START Excerpted passage

Regulation of Chinese patent medicines in Australia by the Therapeutic Goods Administration means that Australia is now at the forefront of quality control and is the benchmark by which other countries assess the best patents available.
Patent medicines have had a dubious reputation until now. Dogged by talk of contamination and endangered species, the Chinese medicine profession has been confronted with serious ethical issues. In addition, vagaries in labelling mean listed indications are often incorrect or in a confusing Chinglish hybrid, further muddying the waters.
Recent changes in government regulation and the testing of over 600 patents by the California Department of Health have significantly changed the industry. Significant change is also happening in China, where standards and industry regulation and technology are rapidly improving.
We now have, for the first time, a clear reference guide to the best patents available, and how to use them to maximum clinical advantage.
The third edition (October 2016) of 'The Clinical Manual of Chinese Herbal Medicines' describes the actions, indications, dosages and potential combinations of over 330 medicines. Since the first edition, published in 2000, the number of medicines available in the marketplace has expanded considerably. New companies have entered the market, and some previously available medicines have disappeared. Patent medicines are, for many practitioners, the cornerstone of herbal medicine practice. The author believes that patent medicines, carefully and correctly applied, can be as effective as raw herb decoctions for many common conditions. In addition they have numerous advantages, not the least of which are improved compliance, relatively low cost to the patient, and a high degree of quality control.
'The Clinical Manual of Chinese Herbal Patent Medicines' is the most up to date text on what is actually available in the market and what is good and of good quality. It is an essential addition to the desk and bookshelf of all serious practitioners and students of Chinese medicine. In addition to the government registered medicines available in Australia, the details a number of classical prescriptions currently available only in the US and Europe. One of the nicest features of the text is its use of small icons in the left margin to indicate use information. Each formula is discussed in terms of its TCM Actions, Biomedical actions, Indications, Composition, Combinations, Dose and Method of Administration, and Cautions and Contraindications. A specially nice feature are the line drawings of persons illustrating elements of the patterns. These are often expressive of the adittudinal and psychological characteristics of those matching the pattern indicated.

END Excerpted passage

→ Task details
Reproduce the passage on Chinese patent medicines word for word, from its first sentence to its last.

START Supplied material

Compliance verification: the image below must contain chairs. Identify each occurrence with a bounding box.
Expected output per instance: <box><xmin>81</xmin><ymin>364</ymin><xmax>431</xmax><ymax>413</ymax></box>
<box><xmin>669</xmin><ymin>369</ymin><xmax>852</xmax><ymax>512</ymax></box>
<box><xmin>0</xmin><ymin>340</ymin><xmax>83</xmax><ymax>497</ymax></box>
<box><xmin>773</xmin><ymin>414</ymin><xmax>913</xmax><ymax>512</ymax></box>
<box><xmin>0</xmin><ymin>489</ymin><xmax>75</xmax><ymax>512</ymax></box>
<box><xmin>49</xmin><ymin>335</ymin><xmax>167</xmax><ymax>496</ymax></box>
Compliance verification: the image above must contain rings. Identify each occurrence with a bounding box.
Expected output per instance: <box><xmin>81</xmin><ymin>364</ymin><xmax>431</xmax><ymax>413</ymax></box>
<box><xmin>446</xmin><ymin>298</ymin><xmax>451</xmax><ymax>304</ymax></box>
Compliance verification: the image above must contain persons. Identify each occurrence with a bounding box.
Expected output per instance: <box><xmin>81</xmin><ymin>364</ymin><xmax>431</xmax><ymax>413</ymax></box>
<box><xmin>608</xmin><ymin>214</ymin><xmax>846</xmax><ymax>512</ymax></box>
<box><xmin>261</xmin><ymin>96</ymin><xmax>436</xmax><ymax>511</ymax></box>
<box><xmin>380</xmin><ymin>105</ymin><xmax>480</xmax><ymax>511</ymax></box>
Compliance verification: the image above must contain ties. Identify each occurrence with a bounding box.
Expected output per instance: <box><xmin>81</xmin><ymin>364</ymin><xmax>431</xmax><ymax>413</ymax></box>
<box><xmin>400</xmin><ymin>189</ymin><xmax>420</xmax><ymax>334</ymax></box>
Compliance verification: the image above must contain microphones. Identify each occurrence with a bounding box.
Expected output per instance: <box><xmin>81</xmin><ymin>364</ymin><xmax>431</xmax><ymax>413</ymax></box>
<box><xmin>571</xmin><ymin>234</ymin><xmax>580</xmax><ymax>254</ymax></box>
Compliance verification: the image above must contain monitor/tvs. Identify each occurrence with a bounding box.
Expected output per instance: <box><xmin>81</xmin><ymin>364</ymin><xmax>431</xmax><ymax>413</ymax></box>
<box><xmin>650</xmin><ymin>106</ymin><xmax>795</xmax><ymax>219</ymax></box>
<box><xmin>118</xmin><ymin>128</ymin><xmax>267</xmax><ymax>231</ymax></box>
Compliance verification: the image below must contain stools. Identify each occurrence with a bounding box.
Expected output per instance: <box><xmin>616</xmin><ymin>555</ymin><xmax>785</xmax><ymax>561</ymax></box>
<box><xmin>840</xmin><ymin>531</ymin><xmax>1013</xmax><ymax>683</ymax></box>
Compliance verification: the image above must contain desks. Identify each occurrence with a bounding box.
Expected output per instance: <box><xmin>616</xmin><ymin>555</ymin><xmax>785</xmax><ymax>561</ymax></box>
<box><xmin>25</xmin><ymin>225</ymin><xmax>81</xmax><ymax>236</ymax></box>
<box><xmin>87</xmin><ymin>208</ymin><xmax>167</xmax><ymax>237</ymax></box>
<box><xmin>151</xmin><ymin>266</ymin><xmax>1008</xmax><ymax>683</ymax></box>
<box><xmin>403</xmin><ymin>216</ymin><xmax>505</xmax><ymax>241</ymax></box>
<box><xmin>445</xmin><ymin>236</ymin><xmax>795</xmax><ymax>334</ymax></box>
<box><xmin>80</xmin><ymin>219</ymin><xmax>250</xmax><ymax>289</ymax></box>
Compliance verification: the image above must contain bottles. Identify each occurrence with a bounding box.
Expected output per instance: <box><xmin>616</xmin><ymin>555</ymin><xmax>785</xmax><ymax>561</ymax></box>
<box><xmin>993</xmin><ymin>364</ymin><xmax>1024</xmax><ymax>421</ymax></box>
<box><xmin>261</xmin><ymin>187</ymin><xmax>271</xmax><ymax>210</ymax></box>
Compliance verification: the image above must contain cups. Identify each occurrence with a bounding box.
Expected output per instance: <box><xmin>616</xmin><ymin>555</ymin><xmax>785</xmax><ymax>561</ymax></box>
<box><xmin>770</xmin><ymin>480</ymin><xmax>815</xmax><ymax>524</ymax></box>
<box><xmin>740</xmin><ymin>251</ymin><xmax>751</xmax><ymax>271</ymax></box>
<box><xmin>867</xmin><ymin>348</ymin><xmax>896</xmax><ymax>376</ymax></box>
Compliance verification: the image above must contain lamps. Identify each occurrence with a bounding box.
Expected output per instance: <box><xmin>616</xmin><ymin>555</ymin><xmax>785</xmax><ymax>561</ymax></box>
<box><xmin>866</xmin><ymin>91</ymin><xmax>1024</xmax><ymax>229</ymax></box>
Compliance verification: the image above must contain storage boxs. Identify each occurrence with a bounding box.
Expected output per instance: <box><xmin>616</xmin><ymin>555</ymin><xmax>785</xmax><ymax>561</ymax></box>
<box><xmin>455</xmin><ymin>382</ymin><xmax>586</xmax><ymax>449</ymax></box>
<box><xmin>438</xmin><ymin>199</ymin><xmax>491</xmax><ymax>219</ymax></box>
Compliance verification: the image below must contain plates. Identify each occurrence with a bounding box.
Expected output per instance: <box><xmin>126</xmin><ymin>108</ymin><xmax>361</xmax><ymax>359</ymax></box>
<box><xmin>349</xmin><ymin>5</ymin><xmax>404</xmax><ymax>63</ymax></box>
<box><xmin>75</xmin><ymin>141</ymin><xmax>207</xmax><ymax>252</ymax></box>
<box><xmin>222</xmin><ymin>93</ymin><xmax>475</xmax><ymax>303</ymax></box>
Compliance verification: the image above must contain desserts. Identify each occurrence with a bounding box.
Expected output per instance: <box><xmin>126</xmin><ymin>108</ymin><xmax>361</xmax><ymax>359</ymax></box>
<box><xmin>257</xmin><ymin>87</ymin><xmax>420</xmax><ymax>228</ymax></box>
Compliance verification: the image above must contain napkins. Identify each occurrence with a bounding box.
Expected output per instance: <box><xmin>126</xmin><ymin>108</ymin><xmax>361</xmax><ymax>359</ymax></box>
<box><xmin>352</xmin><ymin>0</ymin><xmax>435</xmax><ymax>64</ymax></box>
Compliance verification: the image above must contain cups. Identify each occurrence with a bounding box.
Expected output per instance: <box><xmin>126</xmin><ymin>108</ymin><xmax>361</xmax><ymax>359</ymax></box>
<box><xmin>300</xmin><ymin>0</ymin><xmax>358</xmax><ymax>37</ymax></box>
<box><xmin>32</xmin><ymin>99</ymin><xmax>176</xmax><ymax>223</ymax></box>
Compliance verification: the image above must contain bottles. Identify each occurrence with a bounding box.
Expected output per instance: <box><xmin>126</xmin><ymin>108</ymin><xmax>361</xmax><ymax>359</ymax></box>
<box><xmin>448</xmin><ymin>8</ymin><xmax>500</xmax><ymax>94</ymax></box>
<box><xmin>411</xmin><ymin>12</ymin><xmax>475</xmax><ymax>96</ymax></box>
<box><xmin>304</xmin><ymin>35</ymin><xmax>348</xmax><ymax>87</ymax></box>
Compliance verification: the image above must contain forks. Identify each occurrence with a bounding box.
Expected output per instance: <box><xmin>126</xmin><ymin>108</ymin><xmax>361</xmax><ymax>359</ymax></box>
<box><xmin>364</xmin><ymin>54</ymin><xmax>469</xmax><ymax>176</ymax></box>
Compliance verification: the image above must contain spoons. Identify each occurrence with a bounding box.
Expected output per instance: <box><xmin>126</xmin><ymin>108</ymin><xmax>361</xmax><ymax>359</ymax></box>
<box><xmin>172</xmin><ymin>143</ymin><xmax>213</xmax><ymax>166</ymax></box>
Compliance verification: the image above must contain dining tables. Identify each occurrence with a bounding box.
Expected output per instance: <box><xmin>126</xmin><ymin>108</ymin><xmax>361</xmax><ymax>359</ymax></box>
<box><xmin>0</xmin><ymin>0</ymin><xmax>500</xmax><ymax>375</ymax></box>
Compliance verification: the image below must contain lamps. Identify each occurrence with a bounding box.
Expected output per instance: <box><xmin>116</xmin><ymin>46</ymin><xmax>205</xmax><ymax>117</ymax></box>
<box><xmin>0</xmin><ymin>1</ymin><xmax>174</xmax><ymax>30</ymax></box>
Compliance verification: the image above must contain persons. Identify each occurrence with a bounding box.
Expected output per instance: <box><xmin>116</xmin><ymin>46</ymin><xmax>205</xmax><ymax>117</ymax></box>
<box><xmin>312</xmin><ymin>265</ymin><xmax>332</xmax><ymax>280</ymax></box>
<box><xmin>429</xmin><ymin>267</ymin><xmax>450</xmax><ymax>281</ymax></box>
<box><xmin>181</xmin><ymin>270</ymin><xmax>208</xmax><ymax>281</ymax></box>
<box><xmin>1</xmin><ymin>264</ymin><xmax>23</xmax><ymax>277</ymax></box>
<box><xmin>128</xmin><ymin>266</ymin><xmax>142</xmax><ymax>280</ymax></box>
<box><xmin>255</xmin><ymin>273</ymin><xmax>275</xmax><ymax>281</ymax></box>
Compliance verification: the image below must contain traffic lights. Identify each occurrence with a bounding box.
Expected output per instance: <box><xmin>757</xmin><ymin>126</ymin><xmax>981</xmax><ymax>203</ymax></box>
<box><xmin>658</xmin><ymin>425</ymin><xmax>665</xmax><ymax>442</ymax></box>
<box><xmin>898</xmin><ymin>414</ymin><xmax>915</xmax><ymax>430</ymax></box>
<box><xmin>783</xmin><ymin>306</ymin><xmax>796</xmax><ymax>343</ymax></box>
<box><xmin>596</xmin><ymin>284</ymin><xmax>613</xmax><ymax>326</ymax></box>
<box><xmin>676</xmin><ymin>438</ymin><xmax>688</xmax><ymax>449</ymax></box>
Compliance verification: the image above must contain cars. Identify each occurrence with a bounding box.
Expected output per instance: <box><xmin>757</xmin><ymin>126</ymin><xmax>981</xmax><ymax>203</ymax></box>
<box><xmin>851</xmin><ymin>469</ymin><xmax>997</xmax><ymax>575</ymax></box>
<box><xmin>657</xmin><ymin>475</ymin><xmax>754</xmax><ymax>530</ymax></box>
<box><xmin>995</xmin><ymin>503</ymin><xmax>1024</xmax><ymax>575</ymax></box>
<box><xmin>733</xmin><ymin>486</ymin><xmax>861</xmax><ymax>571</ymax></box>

END Supplied material

→ Exercise answer
Regulation of Chinese patent medicines in Australia by the Therapeutic Goods Administration means that Australia is now at the forefront of quality control and is the benchmark by which other countries assess the best patents available.
Patent medicines have had a dubious reputation until now. Dogged by talk of contamination and endangered species, the Chinese medicine profession has been confronted with serious ethical issues. In addition, vagaries in labelling mean listed indications are often incorrect or in a confusing Chinglish hybrid, further muddying the waters.
Recent changes in government regulation and the testing of over 600 patents by the California Department of Health have significantly changed the industry. Significant change is also happening in China, where standards and industry regulation and technology are rapidly improving.
We now have, for the first time, a clear reference guide to the best patents available, and how to use them to maximum clinical advantage.
The third edition (October 2016) of 'The Clinical Manual of Chinese Herbal Medicines' describes the actions, indications, dosages and potential combinations of over 330 medicines. Since the first edition, published in 2000, the number of medicines available in the marketplace has expanded considerably. New companies have entered the market, and some previously available medicines have disappeared. Patent medicines are, for many practitioners, the cornerstone of herbal medicine practice. The author believes that patent medicines, carefully and correctly applied, can be as effective as raw herb decoctions for many common conditions. In addition they have numerous advantages, not the least of which are improved compliance, relatively low cost to the patient, and a high degree of quality control.
'The Clinical Manual of Chinese Herbal Patent Medicines' is the most up to date text on what is actually available in the market and what is good and of good quality. It is an essential addition to the desk and bookshelf of all serious practitioners and students of Chinese medicine. In addition to the government registered medicines available in Australia, the details a number of classical prescriptions currently available only in the US and Europe. One of the nicest features of the text is its use of small icons in the left margin to indicate use information. Each formula is discussed in terms of its TCM Actions, Biomedical actions, Indications, Composition, Combinations, Dose and Method of Administration, and Cautions and Contraindications. A specially nice feature are the line drawings of persons illustrating elements of the patterns. These are often expressive of the adittudinal and psychological characteristics of those matching the pattern indicated.